--- Data supplied ---
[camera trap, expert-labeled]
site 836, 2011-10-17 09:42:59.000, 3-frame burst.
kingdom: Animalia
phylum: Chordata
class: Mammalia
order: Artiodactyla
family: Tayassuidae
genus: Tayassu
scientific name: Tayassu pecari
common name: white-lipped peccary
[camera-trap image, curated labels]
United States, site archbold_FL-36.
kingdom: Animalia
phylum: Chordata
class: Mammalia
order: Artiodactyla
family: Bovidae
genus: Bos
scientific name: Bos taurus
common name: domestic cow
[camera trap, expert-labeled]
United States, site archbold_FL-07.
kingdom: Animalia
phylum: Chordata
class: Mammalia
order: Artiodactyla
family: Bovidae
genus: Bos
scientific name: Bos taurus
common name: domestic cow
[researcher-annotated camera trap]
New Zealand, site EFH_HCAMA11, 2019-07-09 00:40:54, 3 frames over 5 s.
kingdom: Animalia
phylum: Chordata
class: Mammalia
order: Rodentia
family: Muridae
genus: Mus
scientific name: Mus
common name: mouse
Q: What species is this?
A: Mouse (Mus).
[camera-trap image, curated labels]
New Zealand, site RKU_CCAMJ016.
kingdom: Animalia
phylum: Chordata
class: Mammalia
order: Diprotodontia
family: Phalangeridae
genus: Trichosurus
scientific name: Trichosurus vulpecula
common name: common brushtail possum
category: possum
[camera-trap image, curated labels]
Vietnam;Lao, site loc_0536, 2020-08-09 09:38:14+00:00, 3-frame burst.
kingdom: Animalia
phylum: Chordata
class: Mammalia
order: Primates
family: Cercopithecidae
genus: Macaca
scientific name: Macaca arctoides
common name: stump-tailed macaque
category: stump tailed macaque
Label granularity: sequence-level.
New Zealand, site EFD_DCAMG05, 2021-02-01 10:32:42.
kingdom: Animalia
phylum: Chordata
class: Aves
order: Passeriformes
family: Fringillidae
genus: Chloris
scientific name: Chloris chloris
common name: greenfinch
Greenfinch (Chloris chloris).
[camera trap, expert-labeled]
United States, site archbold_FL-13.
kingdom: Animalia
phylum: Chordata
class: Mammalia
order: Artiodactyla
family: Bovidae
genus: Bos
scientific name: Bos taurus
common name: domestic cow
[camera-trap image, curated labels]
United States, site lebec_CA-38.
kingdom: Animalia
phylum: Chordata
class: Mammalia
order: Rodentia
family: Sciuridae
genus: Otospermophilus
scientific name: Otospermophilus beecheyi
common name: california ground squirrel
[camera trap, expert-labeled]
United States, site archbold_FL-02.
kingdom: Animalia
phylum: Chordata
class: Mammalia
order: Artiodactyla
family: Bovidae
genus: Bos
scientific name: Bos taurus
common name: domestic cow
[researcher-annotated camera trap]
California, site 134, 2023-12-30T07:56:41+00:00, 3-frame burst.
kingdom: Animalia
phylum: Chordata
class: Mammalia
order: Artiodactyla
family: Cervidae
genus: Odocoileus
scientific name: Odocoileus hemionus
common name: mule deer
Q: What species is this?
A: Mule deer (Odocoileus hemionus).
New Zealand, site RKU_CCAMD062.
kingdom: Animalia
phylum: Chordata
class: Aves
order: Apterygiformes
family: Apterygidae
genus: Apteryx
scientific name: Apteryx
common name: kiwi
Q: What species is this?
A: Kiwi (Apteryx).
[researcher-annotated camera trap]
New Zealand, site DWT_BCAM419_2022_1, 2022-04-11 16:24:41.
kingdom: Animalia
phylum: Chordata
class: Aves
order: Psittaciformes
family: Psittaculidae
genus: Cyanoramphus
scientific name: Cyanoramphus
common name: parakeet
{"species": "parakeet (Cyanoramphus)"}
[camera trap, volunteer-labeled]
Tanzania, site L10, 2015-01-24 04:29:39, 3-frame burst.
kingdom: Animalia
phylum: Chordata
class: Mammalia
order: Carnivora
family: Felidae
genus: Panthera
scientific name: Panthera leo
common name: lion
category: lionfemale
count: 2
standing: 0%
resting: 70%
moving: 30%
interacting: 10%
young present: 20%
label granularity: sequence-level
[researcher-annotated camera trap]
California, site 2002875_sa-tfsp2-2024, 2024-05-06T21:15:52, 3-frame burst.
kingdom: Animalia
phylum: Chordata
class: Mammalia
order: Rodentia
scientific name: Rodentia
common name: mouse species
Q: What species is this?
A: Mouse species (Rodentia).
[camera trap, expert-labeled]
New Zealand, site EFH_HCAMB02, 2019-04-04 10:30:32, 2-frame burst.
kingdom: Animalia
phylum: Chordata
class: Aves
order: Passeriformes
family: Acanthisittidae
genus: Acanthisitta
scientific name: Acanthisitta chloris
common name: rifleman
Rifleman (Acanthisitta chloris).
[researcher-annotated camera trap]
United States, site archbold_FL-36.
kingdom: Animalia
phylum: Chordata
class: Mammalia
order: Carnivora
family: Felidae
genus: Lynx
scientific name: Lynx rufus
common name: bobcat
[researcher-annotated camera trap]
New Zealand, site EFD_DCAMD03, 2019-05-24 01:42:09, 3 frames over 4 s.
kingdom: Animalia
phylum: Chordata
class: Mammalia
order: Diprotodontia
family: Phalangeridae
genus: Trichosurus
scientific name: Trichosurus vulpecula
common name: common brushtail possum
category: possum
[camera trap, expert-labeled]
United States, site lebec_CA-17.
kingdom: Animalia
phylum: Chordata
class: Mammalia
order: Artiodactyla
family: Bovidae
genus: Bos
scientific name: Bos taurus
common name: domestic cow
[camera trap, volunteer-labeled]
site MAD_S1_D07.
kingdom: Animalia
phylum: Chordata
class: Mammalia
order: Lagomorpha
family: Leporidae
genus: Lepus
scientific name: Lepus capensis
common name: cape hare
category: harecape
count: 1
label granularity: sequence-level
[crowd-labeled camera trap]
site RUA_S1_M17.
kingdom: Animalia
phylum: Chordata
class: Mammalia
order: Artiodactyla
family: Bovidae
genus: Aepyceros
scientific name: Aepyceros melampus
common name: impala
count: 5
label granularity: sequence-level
---
§ **Task to carry out**
Would you print each line of the listing again, unaltered?

§ **Solution to the exercise**
[camera trap, expert-labeled]
site 836, 2011-10-17 09:42:59.000, 3-frame burst.
kingdom: Animalia
phylum: Chordata
class: Mammalia
order: Artiodactyla
family: Tayassuidae
genus: Tayassu
scientific name: Tayassu pecari
common name: white-lipped peccary
[camera-trap image, curated labels]
United States, site archbold_FL-36.
kingdom: Animalia
phylum: Chordata
class: Mammalia
order: Artiodactyla
family: Bovidae
genus: Bos
scientific name: Bos taurus
common name: domestic cow
[camera trap, expert-labeled]
United States, site archbold_FL-07.
kingdom: Animalia
phylum: Chordata
class: Mammalia
order: Artiodactyla
family: Bovidae
genus: Bos
scientific name: Bos taurus
common name: domestic cow
[researcher-annotated camera trap]
New Zealand, site EFH_HCAMA11, 2019-07-09 00:40:54, 3 frames over 5 s.
kingdom: Animalia
phylum: Chordata
class: Mammalia
order: Rodentia
family: Muridae
genus: Mus
scientific name: Mus
common name: mouse
Q: What species is this?
A: Mouse (Mus).
[camera-trap image, curated labels]
New Zealand, site RKU_CCAMJ016.
kingdom: Animalia
phylum: Chordata
class: Mammalia
order: Diprotodontia
family: Phalangeridae
genus: Trichosurus
scientific name: Trichosurus vulpecula
common name: common brushtail possum
category: possum
[camera-trap image, curated labels]
Vietnam;Lao, site loc_0536, 2020-08-09 09:38:14+00:00, 3-frame burst.
kingdom: Animalia
phylum: Chordata
class: Mammalia
order: Primates
family: Cercopithecidae
genus: Macaca
scientific name: Macaca arctoides
common name: stump-tailed macaque
category: stump tailed macaque
Label granularity: sequence-level.
New Zealand, site EFD_DCAMG05, 2021-02-01 10:32:42.
kingdom: Animalia
phylum: Chordata
class: Aves
order: Passeriformes
family: Fringillidae
genus: Chloris
scientific name: Chloris chloris
common name: greenfinch
Greenfinch (Chloris chloris).
[camera trap, expert-labeled]
United States, site archbold_FL-13.
kingdom: Animalia
phylum: Chordata
class: Mammalia
order: Artiodactyla
family: Bovidae
genus: Bos
scientific name: Bos taurus
common name: domestic cow
[camera-trap image, curated labels]
United States, site lebec_CA-38.
kingdom: Animalia
phylum: Chordata
class: Mammalia
order: Rodentia
family: Sciuridae
genus: Otospermophilus
scientific name: Otospermophilus beecheyi
common name: california ground squirrel
[camera trap, expert-labeled]
United States, site archbold_FL-02.
kingdom: Animalia
phylum: Chordata
class: Mammalia
order: Artiodactyla
family: Bovidae
genus: Bos
scientific name: Bos taurus
common name: domestic cow
[researcher-annotated camera trap]
California, site 134, 2023-12-30T07:56:41+00:00, 3-frame burst.
kingdom: Animalia
phylum: Chordata
class: Mammalia
order: Artiodactyla
family: Cervidae
genus: Odocoileus
scientific name: Odocoileus hemionus
common name: mule deer
Q: What species is this?
A: Mule deer (Odocoileus hemionus).
New Zealand, site RKU_CCAMD062.
kingdom: Animalia
phylum: Chordata
class: Aves
order: Apterygiformes
family: Apterygidae
genus: Apteryx
scientific name: Apteryx
common name: kiwi
Q: What species is this?
A: Kiwi (Apteryx).
[researcher-annotated camera trap]
New Zealand, site DWT_BCAM419_2022_1, 2022-04-11 16:24:41.
kingdom: Animalia
phylum: Chordata
class: Aves
order: Psittaciformes
family: Psittaculidae
genus: Cyanoramphus
scientific name: Cyanoramphus
common name: parakeet
{"species": "parakeet (Cyanoramphus)"}
[camera trap, volunteer-labeled]
Tanzania, site L10, 2015-01-24 04:29:39, 3-frame burst.
kingdom: Animalia
phylum: Chordata
class: Mammalia
order: Carnivora
family: Felidae
genus: Panthera
scientific name: Panthera leo
common name: lion
category: lionfemale
count: 2
standing: 0%
resting: 70%
moving: 30%
interacting: 10%
young present: 20%
label granularity: sequence-level
[researcher-annotated camera trap]
California, site 2002875_sa-tfsp2-2024, 2024-05-06T21:15:52, 3-frame burst.
kingdom: Animalia
phylum: Chordata
class: Mammalia
order: Rodentia
scientific name: Rodentia
common name: mouse species
Q: What species is this?
A: Mouse species (Rodentia).
[camera trap, expert-labeled]
New Zealand, site EFH_HCAMB02, 2019-04-04 10:30:32, 2-frame burst.
kingdom: Animalia
phylum: Chordata
class: Aves
order: Passeriformes
family: Acanthisittidae
genus: Acanthisitta
scientific name: Acanthisitta chloris
common name: rifleman
Rifleman (Acanthisitta chloris).
[researcher-annotated camera trap]
United States, site archbold_FL-36.
kingdom: Animalia
phylum: Chordata
class: Mammalia
order: Carnivora
family: Felidae
genus: Lynx
scientific name: Lynx rufus
common name: bobcat
[researcher-annotated camera trap]
New Zealand, site EFD_DCAMD03, 2019-05-24 01:42:09, 3 frames over 4 s.
kingdom: Animalia
phylum: Chordata
class: Mammalia
order: Diprotodontia
family: Phalangeridae
genus: Trichosurus
scientific name: Trichosurus vulpecula
common name: common brushtail possum
category: possum
[camera trap, expert-labeled]
United States, site lebec_CA-17.
kingdom: Animalia
phylum: Chordata
class: Mammalia
order: Artiodactyla
family: Bovidae
genus: Bos
scientific name: Bos taurus
common name: domestic cow
[camera trap, volunteer-labeled]
site MAD_S1_D07.
kingdom: Animalia
phylum: Chordata
class: Mammalia
order: Lagomorpha
family: Leporidae
genus: Lepus
scientific name: Lepus capensis
common name: cape hare
category: harecape
count: 1
label granularity: sequence-level
[crowd-labeled camera trap]
site RUA_S1_M17.
kingdom: Animalia
phylum: Chordata
class: Mammalia
order: Artiodactyla
family: Bovidae
genus: Aepyceros
scientific name: Aepyceros melampus
common name: impala
count: 5
label granularity: sequence-level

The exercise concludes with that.